NPR guides us through a multi-cultural, liberal celebration of Thanksgiving. My favorite part is this:
There is evidence, in the form of a colonist’s letter, to suggest the feast did happen, but the holiday didn’t take off nationally until the civil war, when writer Sarah Hale advocated for it as a way to unite the country.
Evidence in the form of colonist’s letters? Of course. We’ve always known that. And what other sources, pray tell, do we have to suggest otherwise? Plus, I learned that in fifth grade in the 1970s. That’s what I call the Myth of Myths. When you insist we need to teach people that Columbus didn’t set out to prove the world is round even though I’m not sure any lesson in our schools has taught that – at all. I collect old history textbooks, some dating back to the late 30s, and I have yet to find a lesson teaching that Columbus was out to prove the world is round. One of the things that makes me distrust a movement: advocating remedies for symptoms or diseases that don’t exist.
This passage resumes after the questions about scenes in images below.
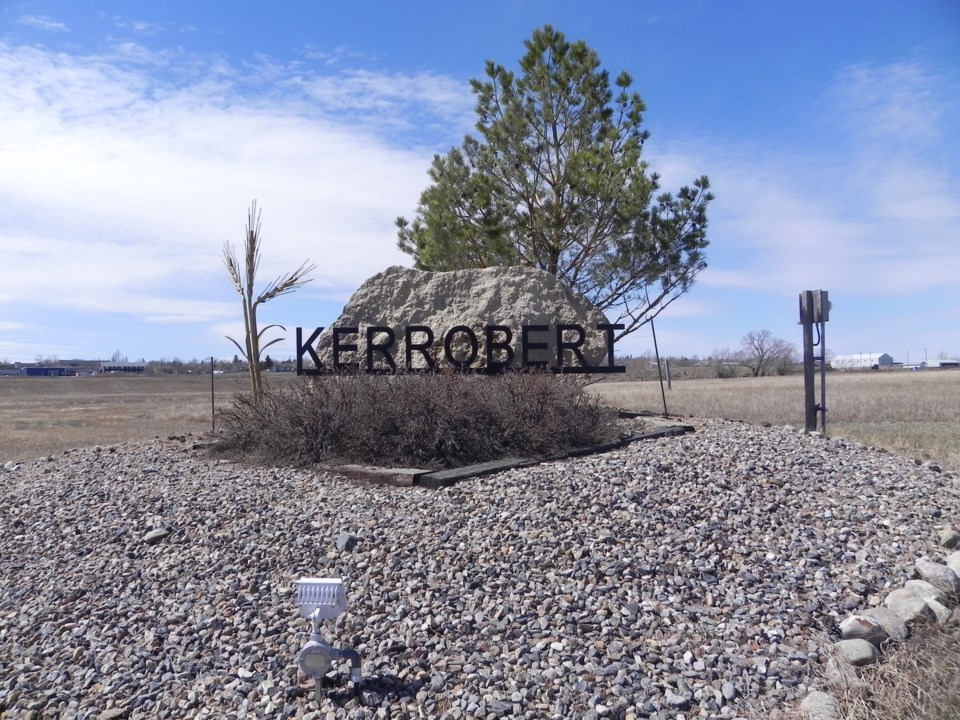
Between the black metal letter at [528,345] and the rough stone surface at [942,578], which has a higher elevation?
the black metal letter at [528,345]

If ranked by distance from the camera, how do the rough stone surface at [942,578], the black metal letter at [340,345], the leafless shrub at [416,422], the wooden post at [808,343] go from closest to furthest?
1. the rough stone surface at [942,578]
2. the leafless shrub at [416,422]
3. the wooden post at [808,343]
4. the black metal letter at [340,345]

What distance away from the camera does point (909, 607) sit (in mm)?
4895

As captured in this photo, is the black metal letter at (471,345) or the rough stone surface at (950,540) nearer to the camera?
the rough stone surface at (950,540)

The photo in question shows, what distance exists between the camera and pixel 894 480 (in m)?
7.45

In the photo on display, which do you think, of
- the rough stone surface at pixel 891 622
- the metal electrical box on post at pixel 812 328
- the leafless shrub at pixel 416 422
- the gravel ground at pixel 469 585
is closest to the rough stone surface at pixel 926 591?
the gravel ground at pixel 469 585

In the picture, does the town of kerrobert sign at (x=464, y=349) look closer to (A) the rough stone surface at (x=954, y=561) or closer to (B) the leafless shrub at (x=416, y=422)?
(B) the leafless shrub at (x=416, y=422)

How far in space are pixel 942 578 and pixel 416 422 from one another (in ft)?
14.7

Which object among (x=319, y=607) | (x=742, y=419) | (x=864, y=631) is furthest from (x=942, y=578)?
(x=742, y=419)

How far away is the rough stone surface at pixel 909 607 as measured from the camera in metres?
4.81

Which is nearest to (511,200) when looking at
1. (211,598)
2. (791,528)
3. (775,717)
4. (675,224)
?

The rest of the piece is basically anything that will involve avoiding the basis for the story as it exists in the United States. Still yearning for that post-national age of a world order, the focus is instead on any other culture, or on issues advocated by certain political parties and philosophies. Of course the line between education and indoctrination has always been rather thin. The problem today is that while many have declared that the ‘culture wars were won’, there appears to be many pockets of resistance needing mopped up (hence November 8). While that happens, expect things like this to bring less harmony and unity as much as divisiveness and disunity. Especially if focusing on some things – like other cultures – is done to the exclusion of others – like the heritage of the United States, its unique story, and the influence and contributions of the Christian West.
For those who say ‘we need the truth’, how about this: A diverse and rich civilization made of up different people united by a few cultural distinctives fought over how to deal with a new wave of immigrants coming to their shores. Some sought to welcome them and make peace and forge treaties against other native factions, others tried to stop them, even violently and with much killing. Eventually the immigrants overwhelmed the struggling civilization, forcing them out of their positions of privilege and completely altering the social structures and norms of the lands the natives once dominated. The same thing was happening in Europe, by the way. It’s just in that case, the natives won. At least temporarily. That’s how I explain it.